Wiring pos_embed outside the broadcast. pos = self.pos_embed(T) has shape (T, D). Adding it to tok of shape (B, T, D) works via broadcasting — but if you accidentally write pos.unsqueeze(0) you get (1, T, D) which also broadcasts but hints at a confused mental model. Both work; one is cleaner.
for block in self.blocks: x = block(x) is sequential — do NOT parallelize it. Block i reads block i-1's output.
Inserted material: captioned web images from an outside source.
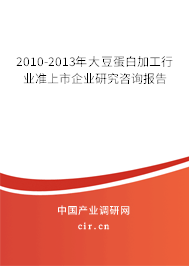 2010-2013年大豆蛋白加工行業(yè)準(zhǔn)上市企業(yè)研究咨詢報告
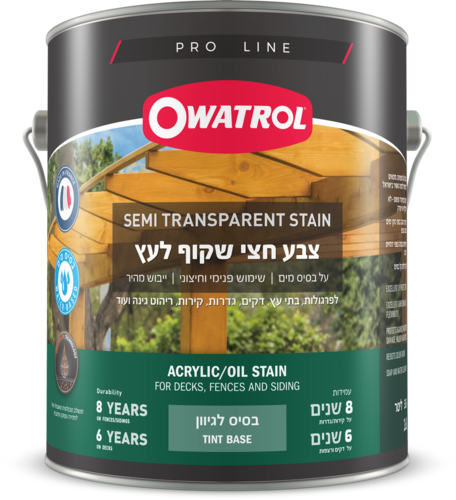 צבע לעץ חצי שקוף - אווטרול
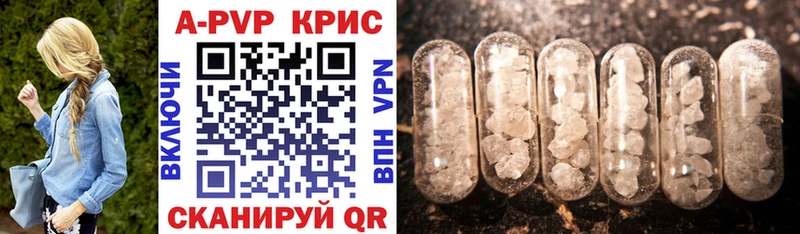 блэк спрут ссылки  Каменск-Шахтинский  Альфа ПВП VHQ 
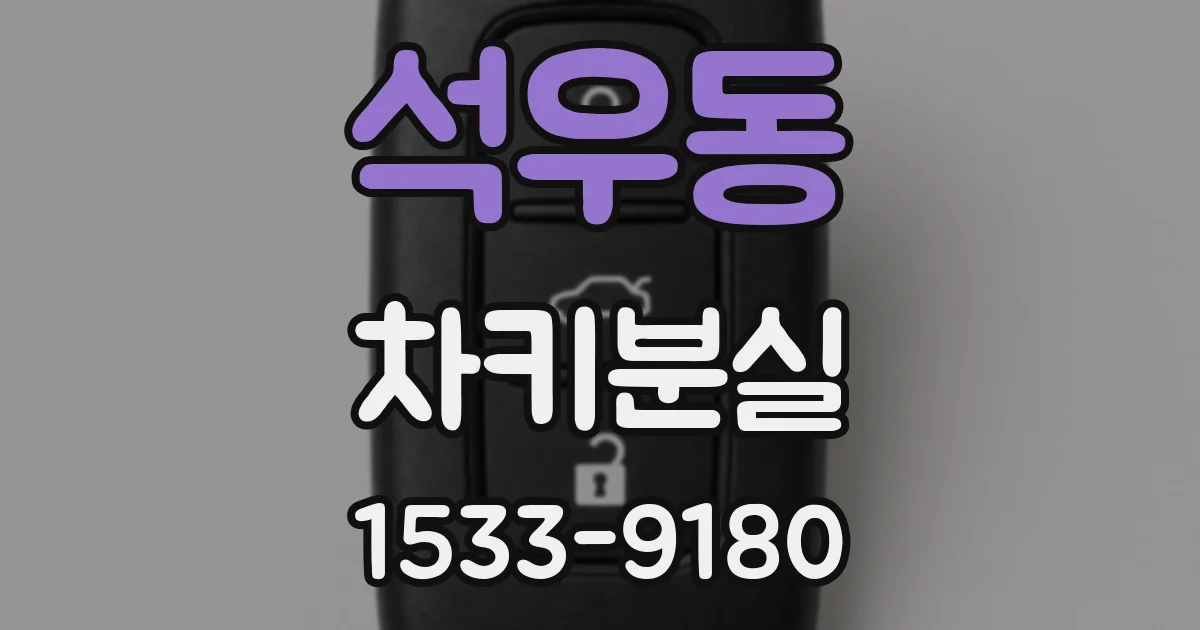 석우동 차키분실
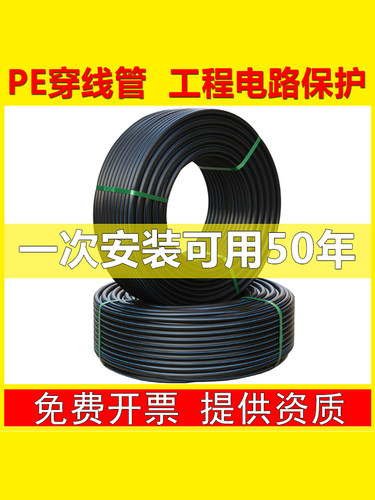 pe穿线管地埋电缆护套管HDPE路灯电力保护管25/32/50 110高档线管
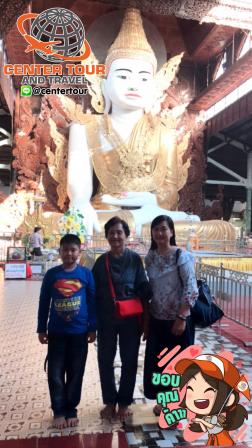 ทัวร์พม่า 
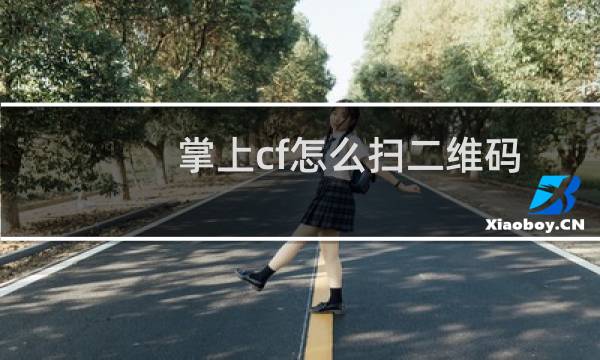 掌上cf怎么扫二维码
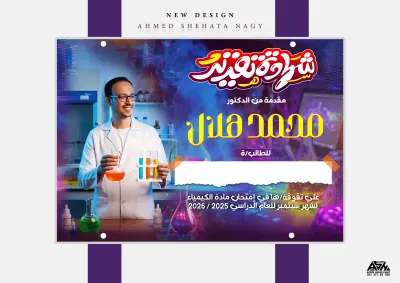 شهادة تقدير لمادة الكيمياء
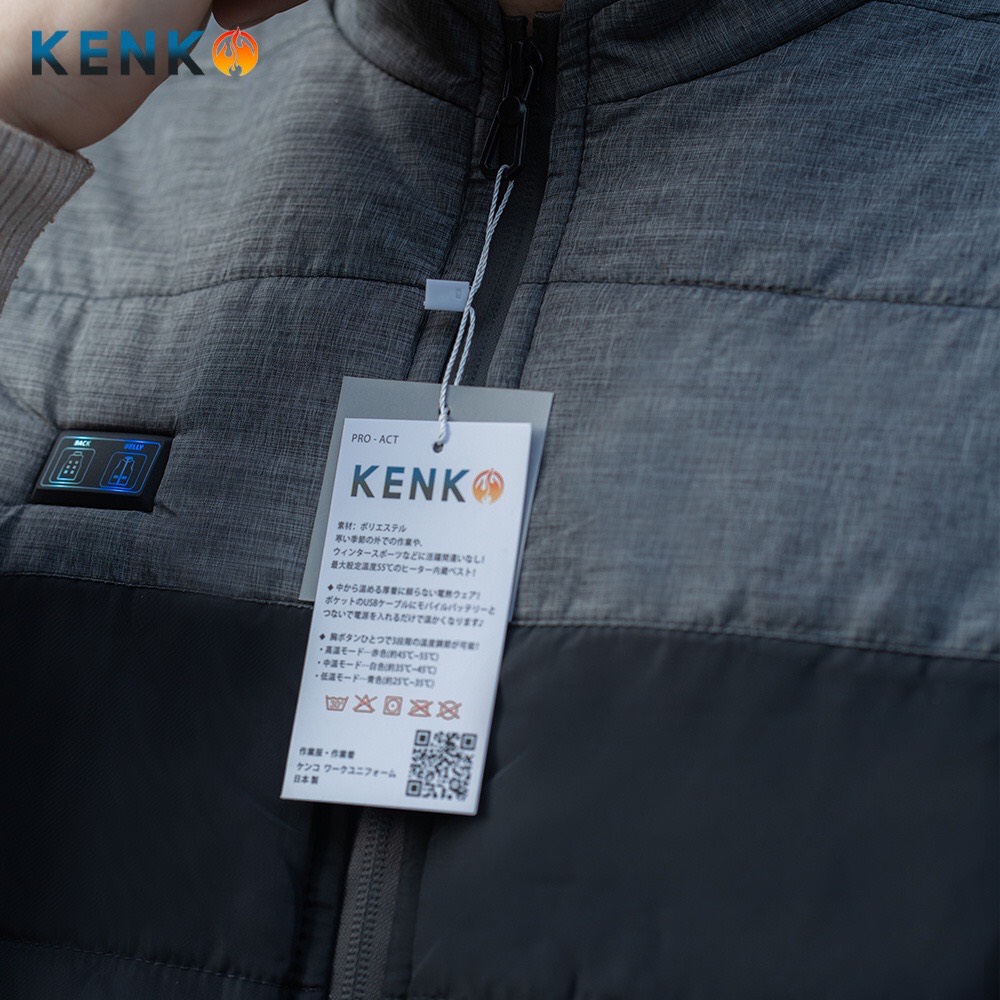 Áo sưởi gile KENKO V03 Nhật Bản lót nỉ siêu ấm với 9 vùng nhiệt bảo hành pin 1 năm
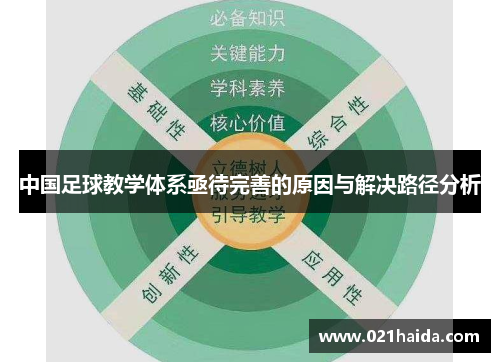 中国足球教学体系亟待完善的原因与解决路径分析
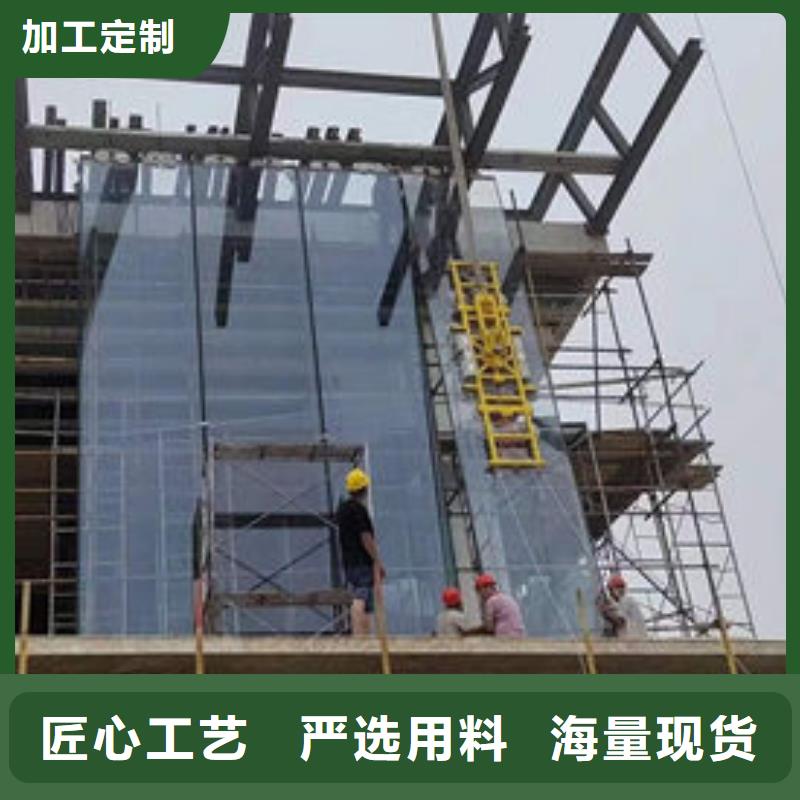 电动升降货梯视频-电动升降货梯-陕西省西安市户县|新城|商洛|延安|安康|汉中|榆林|咸阳【同城】 【附近】生产商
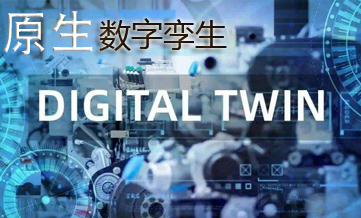 2/数字孪生和控制器仿真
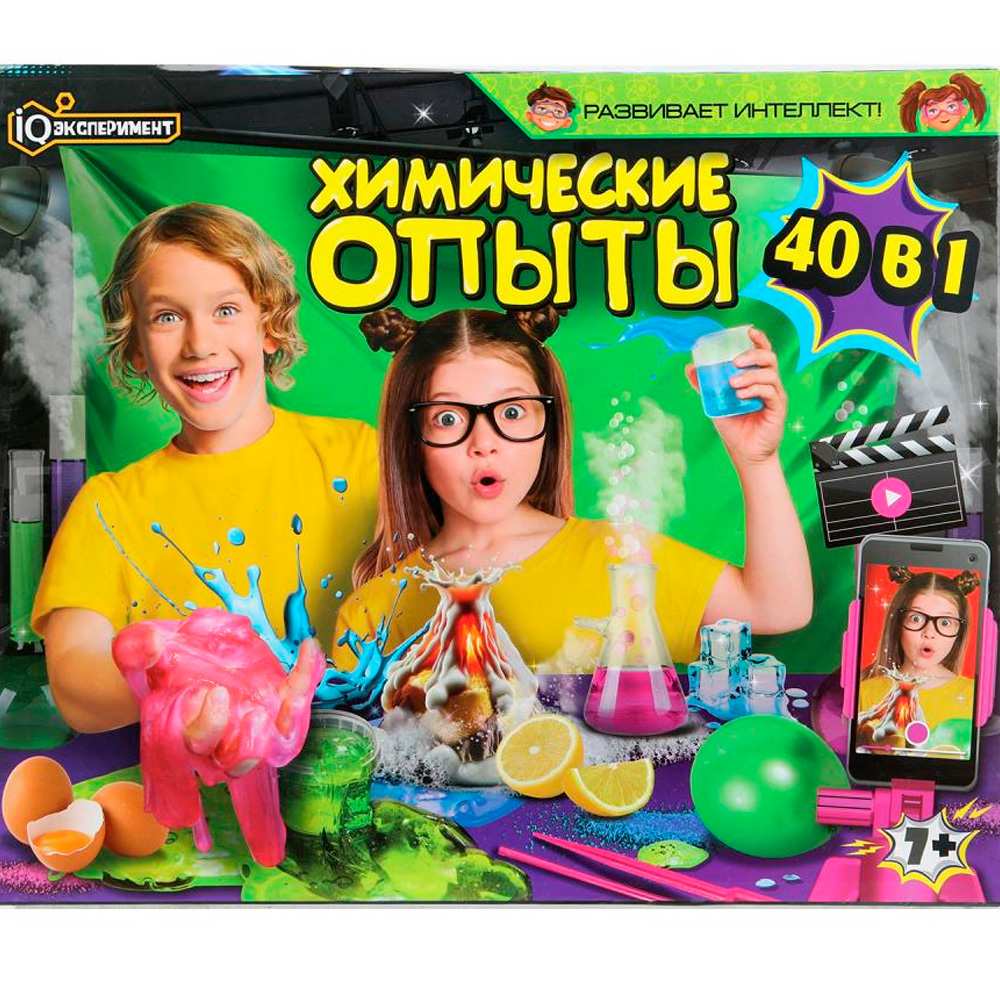Набор Опыты Химия набор 40 в 1 IQ Эксперимент TG03-EX40-RU Набор Опыты Химия набор 40 в 1 IQ Эксперимент TG03-EX40-RU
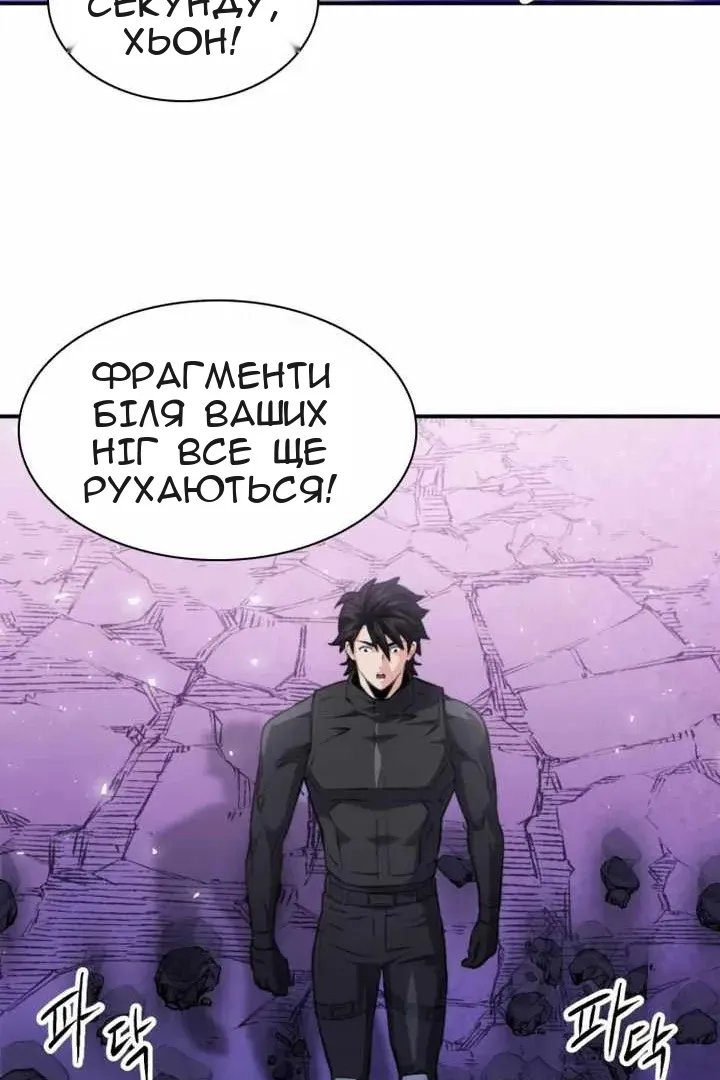 Сторінка 114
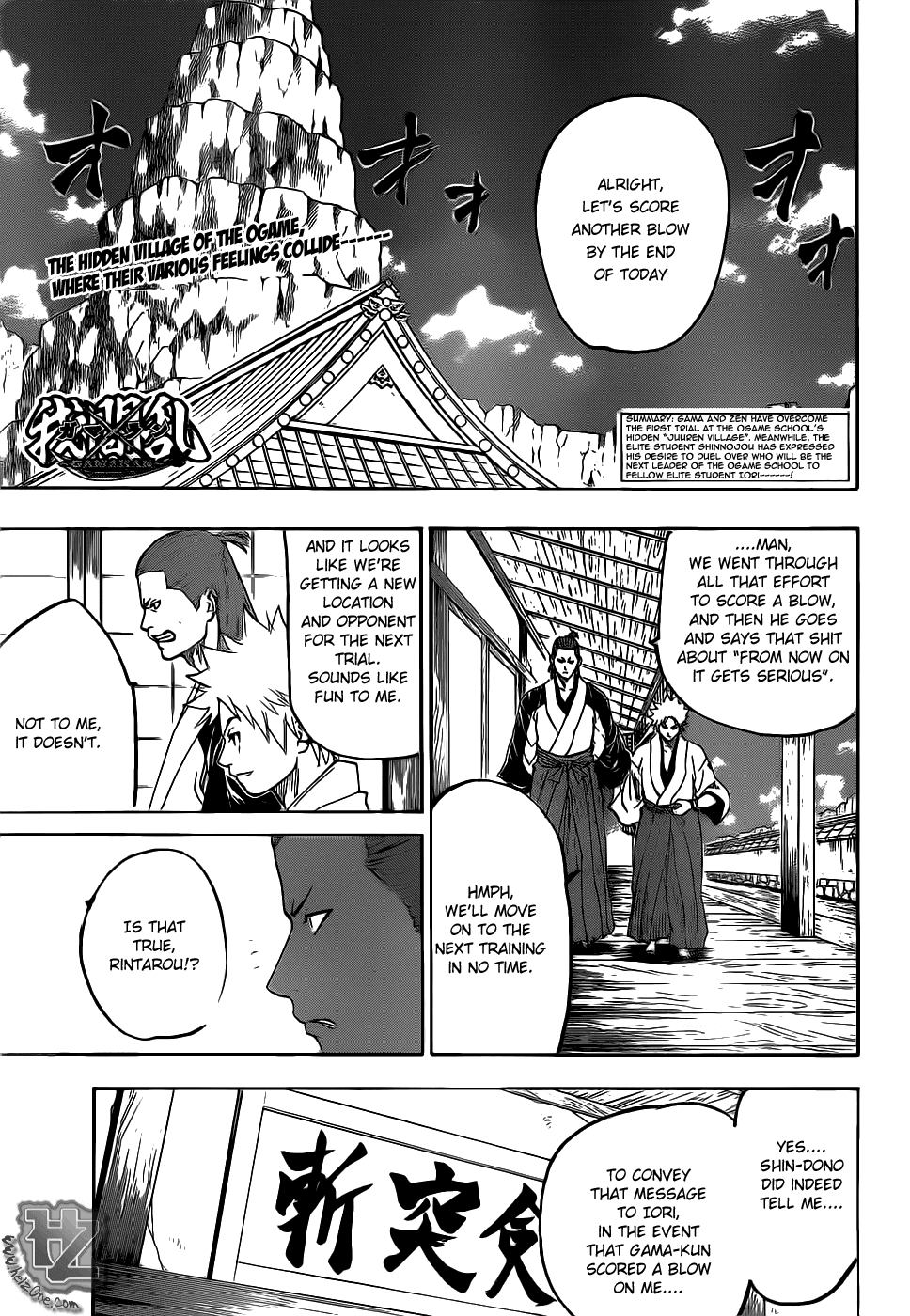 Gamaran Chapter 74 page 1 - Chapter 74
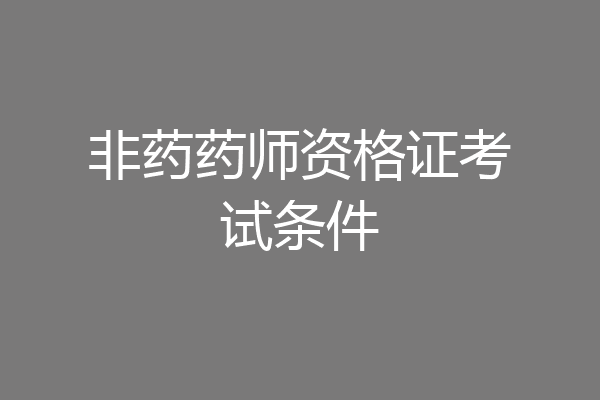 非药药师资格证考试条件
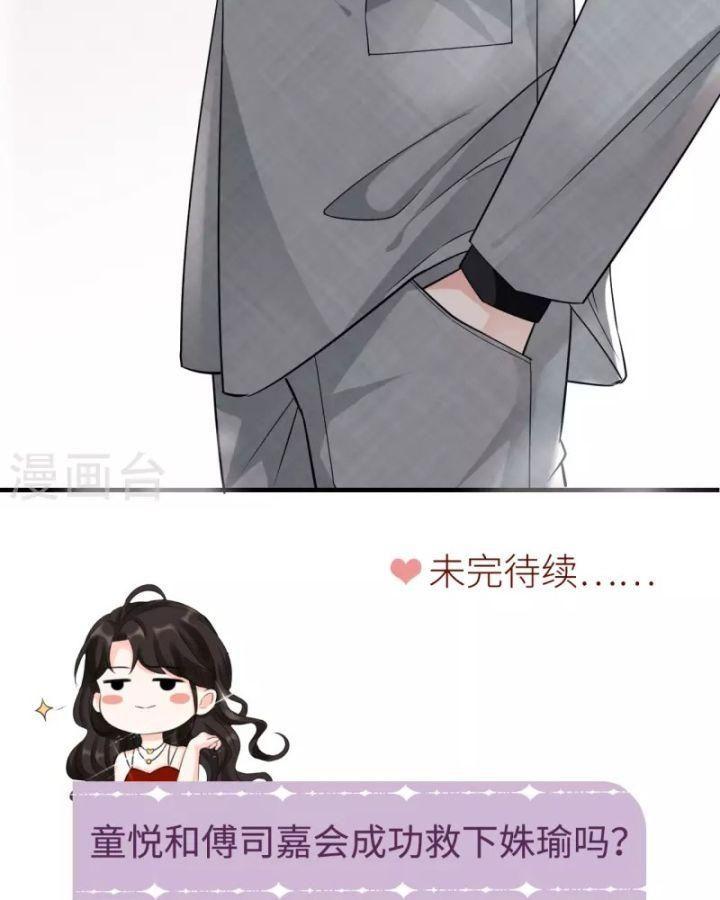 đại tiểu thư có thể có cái gì xấu chapter 43 54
Trying to run them concurrently misunderstands the architecture (this is a recurring beginner instinct; the transformer is parallel within a block, sequential across blocks).

M-series notes¶

This module is still light on compute.

Exercise 1's pre-norm vs post-norm comparison at num_layers = 6, D = 64, T = 32 is a few minutes per run on CPU; comfortable on MPS.
Exercise 2's strip-residuals study at num_layers = 8 is the first configuration big enough that MPS starts paying off — about 2× over CPU at this size.
Exercise 4's parameter-budget comparison is also CPU-comfortable but a good place to start using MPS as practice for Module 10.

The notebook uses MPS by default for training. switch to device="cpu" if you want to compare explicitly.

Reading¶

Primary:

Vaswani et al., "Attention Is All You Need" (2017), §3. The block structure is defined in figure 1 and §3.1. Note that the 2017 paper uses post-norm; if you read it as an intro, mentally translate "norm after sublayer" into "norm before sublayer" because every modern reading you'll do uses pre-norm.
Ba, Kiros, Hinton, "Layer Normalization" (2016). The original LayerNorm paper. Short, direct, and worth reading once for the motivation contrast against batch normalization.
Karpathy, "Let's build GPT: from scratch, in code, spelled out" (YouTube). The block-assembly section walks through this same composition step by step.

Secondary:

Xiong et al., "On Layer Normalization in the Transformer Architecture" (2020). The paper that established that pre-norm trains more stably than post-norm. Argues theoretically and empirically; the figure showing post-norm needing warmup and pre-norm not is the headline.
Anthropic, "A Mathematical Framework for Transformer Circuits" (2021), introductory sections. Frames the residual stream as a communication bus that every sublayer reads from and writes to. The conceptual model that underlies most of mechanistic-interpretability research.
He et al., "Deep Residual Learning for Image Recognition" (2015). The original residual-connection paper, in computer vision. Predates the transformer by two years; the same insight ("training deep networks fails without identity shortcuts") drives both architectures.

Optional:

Zhang & Sennrich, "Root Mean Square Layer Normalization" (2019). RMSNorm — a simplified LN that drops the mean-subtraction step. Used by Llama and many recent transformers; a few percent faster, no quality loss in practice.
Press et al., "Using the Output Embedding to Improve Language Models" (2017). The case for tied input/output embeddings — saves parameters at no quality cost. Our TransformerLM uses tied embeddings; this is the paper that established the technique.

Deliverable checklist¶

All tests in tests/test_transformer.py pass.
Notebook: notebooks/clean/09-transformer-block.ipynb. Work through pre-vs-post norm, residual ablations, shape checks, and parameter-budget sanity checks.
You can explain — out loud, without notes — why residual connections make deep transformers trainable, in both the gradient-flow and residual-stream framings.
You can explain — out loud, without notes — what LayerNorm normalizes over, and why batch size doesn't affect its output.
You can explain — out loud, without notes — the difference between pre-norm and post-norm, and why pre-norm is the modern default.